Channel Runtime Behaviour — Interview Questions¶

Junior¶

Q1. What happens when you send to a closed channel?¶

A. A runtime panic with message send on closed channel. The send never delivers a value. Internally, chansend acquires c.lock, checks c.closed != 0, unlocks, and panics.

Q2. What does `v, ok := <-ch` return when `ch` is closed?¶

A. v is the zero value of the channel's element type; ok is false. The receive does not block. Internally, chanrecv sees c.closed != 0 && c.qcount == 0 and returns (true, false) after clearing ep to zero.

Q3. What does `<-nil` do?¶

A. Blocks forever. chanrecv enters the c == nil && block branch and calls gopark with no commit function, so the goroutine sleeps with no chance of wake-up. The runtime's deadlock detector will eventually crash the program if all goroutines are similarly parked.

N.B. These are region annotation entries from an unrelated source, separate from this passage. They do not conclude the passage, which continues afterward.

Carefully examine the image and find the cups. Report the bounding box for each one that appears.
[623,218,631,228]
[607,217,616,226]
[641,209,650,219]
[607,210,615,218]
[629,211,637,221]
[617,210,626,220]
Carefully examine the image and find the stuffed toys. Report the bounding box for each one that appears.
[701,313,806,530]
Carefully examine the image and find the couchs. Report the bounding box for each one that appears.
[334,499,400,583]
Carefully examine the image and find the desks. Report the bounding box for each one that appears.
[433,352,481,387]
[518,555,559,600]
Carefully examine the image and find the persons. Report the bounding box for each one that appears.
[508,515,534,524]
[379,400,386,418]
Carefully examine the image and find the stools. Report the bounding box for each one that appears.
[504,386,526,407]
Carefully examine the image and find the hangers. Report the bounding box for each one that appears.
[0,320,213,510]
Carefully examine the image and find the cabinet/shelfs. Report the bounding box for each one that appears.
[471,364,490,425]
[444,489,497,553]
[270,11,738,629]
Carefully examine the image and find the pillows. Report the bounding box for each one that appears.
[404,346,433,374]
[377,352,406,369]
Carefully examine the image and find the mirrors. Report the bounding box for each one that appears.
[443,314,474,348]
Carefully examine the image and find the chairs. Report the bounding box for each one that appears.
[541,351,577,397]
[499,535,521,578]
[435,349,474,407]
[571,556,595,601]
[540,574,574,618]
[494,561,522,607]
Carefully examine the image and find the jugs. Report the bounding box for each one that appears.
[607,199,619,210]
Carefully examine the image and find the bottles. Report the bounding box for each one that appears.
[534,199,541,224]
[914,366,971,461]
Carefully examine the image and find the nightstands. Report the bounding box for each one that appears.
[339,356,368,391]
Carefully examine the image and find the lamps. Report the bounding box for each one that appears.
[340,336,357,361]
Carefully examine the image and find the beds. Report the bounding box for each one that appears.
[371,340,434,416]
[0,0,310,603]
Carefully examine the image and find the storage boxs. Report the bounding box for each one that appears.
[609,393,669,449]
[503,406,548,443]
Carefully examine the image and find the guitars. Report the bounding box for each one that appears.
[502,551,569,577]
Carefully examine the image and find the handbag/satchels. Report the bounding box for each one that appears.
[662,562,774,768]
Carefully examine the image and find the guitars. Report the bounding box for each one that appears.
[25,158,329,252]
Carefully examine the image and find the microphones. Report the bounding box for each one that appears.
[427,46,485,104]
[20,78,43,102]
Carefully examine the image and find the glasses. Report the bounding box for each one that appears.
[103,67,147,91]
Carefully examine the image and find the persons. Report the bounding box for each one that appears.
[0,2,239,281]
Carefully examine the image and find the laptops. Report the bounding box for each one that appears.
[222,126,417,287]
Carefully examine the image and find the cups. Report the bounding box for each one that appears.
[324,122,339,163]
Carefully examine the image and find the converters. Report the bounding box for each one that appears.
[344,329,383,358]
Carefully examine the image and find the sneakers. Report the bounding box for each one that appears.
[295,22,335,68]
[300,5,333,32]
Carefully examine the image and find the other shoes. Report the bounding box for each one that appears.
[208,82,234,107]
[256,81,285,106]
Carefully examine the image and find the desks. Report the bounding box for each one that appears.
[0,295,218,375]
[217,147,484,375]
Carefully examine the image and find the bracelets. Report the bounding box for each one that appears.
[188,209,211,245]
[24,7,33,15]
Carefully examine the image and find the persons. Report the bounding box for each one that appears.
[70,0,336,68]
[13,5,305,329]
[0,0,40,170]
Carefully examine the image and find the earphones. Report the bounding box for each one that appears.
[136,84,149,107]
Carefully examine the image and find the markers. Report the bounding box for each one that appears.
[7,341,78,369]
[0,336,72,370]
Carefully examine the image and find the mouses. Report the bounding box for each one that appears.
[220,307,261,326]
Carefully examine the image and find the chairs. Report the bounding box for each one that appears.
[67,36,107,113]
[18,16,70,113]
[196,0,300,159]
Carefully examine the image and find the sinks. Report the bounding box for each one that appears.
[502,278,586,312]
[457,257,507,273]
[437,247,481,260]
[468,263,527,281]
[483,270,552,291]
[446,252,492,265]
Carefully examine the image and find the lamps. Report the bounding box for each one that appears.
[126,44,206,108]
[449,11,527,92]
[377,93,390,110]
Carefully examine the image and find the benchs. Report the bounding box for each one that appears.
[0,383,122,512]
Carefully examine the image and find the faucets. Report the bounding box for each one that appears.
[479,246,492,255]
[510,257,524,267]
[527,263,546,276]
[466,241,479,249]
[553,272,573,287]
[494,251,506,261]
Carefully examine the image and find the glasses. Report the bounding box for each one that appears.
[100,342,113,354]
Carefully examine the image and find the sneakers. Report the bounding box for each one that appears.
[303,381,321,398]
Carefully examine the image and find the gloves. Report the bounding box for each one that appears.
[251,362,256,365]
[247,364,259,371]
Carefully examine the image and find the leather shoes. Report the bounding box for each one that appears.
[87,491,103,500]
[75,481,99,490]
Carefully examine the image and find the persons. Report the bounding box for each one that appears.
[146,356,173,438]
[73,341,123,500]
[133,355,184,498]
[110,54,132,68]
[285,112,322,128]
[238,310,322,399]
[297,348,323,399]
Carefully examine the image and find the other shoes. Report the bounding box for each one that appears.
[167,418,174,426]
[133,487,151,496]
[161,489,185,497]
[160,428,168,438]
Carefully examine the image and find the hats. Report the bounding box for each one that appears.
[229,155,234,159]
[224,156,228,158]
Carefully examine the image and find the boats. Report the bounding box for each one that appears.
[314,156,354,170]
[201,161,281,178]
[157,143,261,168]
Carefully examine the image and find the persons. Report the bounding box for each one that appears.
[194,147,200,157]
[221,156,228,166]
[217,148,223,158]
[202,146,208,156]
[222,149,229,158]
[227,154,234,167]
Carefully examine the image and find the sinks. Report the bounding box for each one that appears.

Q4. What is direct hand-off?¶

A. When a sender finds a receiver already parked on c.recvq, the runtime copies the value directly from the sender's stack into the receiver's stack frame, skipping the channel buffer. The receiver is then woken with the value already in place. This saves one buffer copy and one lock-unlock pair vs the parked-sender path.

Q5. Does `close(ch)` block until all buffered data is drained?¶

A. No. closechan returns immediately. It sets c.closed = 1 and wakes all parked goroutines, but does not wait for buffered values to be consumed. Receivers can still drain the buffer after close.

Middle¶

Q6. Walk through what `chansend` does, step by step.¶

A. 1. If c == nil and blocking, park forever. 2. If non-blocking and channel is open but full, return false (no lock taken). 3. Acquire c.lock. 4. If c.closed != 0, unlock and panic. 5. If c.recvq has a parked receiver, dequeue it and perform direct hand-off: copy from sender's ep into receiver's sg.elem, mark sg.success = true, call goready(receiver), unlock, return. 6. Else if c.qcount < c.dataqsiz, copy ep into c.buf[c.sendx], advance sendx (mod cap), increment qcount, unlock, return. 7. Else if non-blocking, unlock and return false. 8. Else allocate a sudog, link it onto c.sendq, set gp.waiting = sudog, call gopark with chanparkcommit which unlocks the channel as part of parking. 9. On wake, check sg.success. If false, panic (channel was closed while parked). Otherwise the receiver has already taken our value; release the sudog and return.

Q7. Why does `select` shuffle its cases?¶

A. The Go spec requires "uniform pseudo-random selection" among ready cases. The runtime shuffles pollorder (a permutation of case indices) with Fisher-Yates so each ready case has equal probability of being picked. Without shuffling, a select on multiple always-ready channels would always pick the first case in source order, starving the others.

Q8. How does `select` avoid deadlocking against another `select`?¶

A. selectgo sorts the cases' channels by address (uintptr) into lockorder. All select statements in the program use the same address-based order, so they acquire shared locks in the same global sequence. Two selects on overlapping channel sets cannot form a deadlock cycle because both agree on min(addr) first.

Q9. What is a `sudog`?¶

A. A "pseudo-G" — a small struct (~88 bytes) representing a goroutine parked on a synchronisation primitive (channel, mutex, condvar). It holds a pointer to the goroutine, the address of its data element (elem), a back-pointer to the channel, and bookkeeping fields. Sudogs are allocated from a per-P cache (pp.sudogcache) backed by a central free list, so most channel ops that park do not allocate from the heap.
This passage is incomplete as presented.